— TASK REQUIREMENTS —
Count the lines in the records below that contain the word "monkey", and reply with the number alone.

_____

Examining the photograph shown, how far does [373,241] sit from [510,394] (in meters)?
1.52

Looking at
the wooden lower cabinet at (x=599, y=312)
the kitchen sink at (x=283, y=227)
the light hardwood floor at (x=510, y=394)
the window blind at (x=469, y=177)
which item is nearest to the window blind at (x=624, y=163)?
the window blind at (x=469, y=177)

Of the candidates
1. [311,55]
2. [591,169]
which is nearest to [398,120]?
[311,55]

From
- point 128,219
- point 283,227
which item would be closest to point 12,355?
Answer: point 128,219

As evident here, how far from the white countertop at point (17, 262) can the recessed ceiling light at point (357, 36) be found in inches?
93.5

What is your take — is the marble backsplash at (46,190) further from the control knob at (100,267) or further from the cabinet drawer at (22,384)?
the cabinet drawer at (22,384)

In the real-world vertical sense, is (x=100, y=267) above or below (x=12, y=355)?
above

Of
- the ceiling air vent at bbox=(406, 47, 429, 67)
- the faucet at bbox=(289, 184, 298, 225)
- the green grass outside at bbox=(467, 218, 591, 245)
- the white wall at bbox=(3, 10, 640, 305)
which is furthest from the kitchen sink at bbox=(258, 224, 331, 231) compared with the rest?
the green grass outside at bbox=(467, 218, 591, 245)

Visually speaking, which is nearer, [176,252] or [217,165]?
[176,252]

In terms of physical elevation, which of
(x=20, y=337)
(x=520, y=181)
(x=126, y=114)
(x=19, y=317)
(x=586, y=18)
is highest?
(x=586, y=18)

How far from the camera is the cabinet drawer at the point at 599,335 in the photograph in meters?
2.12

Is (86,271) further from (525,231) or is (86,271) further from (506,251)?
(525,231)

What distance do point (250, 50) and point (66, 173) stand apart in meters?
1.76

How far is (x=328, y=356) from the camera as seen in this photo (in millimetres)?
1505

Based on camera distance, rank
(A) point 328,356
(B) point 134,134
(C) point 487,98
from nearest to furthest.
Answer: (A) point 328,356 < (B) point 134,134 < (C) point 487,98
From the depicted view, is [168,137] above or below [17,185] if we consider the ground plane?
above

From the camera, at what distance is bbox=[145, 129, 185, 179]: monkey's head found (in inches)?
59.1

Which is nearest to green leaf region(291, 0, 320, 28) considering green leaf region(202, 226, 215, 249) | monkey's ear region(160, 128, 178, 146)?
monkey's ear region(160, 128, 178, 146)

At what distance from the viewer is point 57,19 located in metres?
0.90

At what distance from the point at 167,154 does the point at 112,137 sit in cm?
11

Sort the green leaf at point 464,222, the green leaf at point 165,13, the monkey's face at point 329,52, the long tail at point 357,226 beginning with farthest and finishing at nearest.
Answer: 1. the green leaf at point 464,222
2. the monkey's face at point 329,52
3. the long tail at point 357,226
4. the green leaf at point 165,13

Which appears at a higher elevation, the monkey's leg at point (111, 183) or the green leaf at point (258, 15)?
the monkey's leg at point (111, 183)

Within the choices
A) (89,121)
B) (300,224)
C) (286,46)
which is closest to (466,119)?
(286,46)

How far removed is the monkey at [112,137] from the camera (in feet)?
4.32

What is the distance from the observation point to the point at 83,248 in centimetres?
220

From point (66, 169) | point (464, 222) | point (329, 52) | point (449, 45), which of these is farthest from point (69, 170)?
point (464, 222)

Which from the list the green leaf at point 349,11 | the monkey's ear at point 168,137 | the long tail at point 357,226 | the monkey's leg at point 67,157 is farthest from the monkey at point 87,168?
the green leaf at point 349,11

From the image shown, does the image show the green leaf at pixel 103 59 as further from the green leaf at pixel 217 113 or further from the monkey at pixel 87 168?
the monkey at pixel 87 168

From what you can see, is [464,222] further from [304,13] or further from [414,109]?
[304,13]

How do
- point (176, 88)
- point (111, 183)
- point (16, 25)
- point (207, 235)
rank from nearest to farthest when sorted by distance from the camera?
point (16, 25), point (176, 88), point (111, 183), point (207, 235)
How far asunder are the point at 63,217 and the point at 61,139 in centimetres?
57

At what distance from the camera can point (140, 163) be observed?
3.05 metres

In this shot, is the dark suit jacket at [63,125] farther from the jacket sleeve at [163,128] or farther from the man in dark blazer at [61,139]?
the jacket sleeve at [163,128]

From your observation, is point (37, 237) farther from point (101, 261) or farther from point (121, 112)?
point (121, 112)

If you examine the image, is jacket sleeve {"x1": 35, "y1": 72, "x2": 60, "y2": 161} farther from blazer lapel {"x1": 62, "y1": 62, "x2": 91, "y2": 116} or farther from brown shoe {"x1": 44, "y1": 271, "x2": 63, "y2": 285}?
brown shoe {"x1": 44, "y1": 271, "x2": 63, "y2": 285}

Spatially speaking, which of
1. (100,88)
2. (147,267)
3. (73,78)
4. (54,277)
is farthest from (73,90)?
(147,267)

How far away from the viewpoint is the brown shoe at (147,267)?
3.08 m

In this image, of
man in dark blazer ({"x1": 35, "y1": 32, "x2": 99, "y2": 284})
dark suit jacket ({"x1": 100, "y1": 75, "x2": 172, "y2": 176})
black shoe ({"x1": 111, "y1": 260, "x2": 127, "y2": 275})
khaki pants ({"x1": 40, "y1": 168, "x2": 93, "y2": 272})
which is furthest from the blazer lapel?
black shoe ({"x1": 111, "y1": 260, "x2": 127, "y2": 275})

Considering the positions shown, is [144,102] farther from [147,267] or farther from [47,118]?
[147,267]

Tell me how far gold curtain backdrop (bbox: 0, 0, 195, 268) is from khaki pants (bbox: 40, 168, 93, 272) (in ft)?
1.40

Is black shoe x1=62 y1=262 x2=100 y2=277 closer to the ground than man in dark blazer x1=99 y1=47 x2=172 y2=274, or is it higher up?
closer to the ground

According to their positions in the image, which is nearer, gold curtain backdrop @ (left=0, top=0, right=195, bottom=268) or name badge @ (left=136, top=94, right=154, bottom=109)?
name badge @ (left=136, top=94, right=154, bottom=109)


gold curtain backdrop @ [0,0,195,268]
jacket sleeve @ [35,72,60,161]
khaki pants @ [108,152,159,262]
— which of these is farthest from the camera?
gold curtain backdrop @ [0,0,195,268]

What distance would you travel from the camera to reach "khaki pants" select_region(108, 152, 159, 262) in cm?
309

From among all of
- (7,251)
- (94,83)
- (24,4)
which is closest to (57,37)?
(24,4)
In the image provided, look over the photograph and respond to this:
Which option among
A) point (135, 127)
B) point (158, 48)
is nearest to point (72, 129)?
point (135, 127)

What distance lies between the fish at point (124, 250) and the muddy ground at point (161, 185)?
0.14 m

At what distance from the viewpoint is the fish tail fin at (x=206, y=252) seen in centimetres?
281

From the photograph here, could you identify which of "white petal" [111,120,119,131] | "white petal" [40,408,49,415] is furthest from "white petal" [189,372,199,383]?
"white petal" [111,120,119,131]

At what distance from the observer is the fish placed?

_____

— REPLY TO THE TASK —
11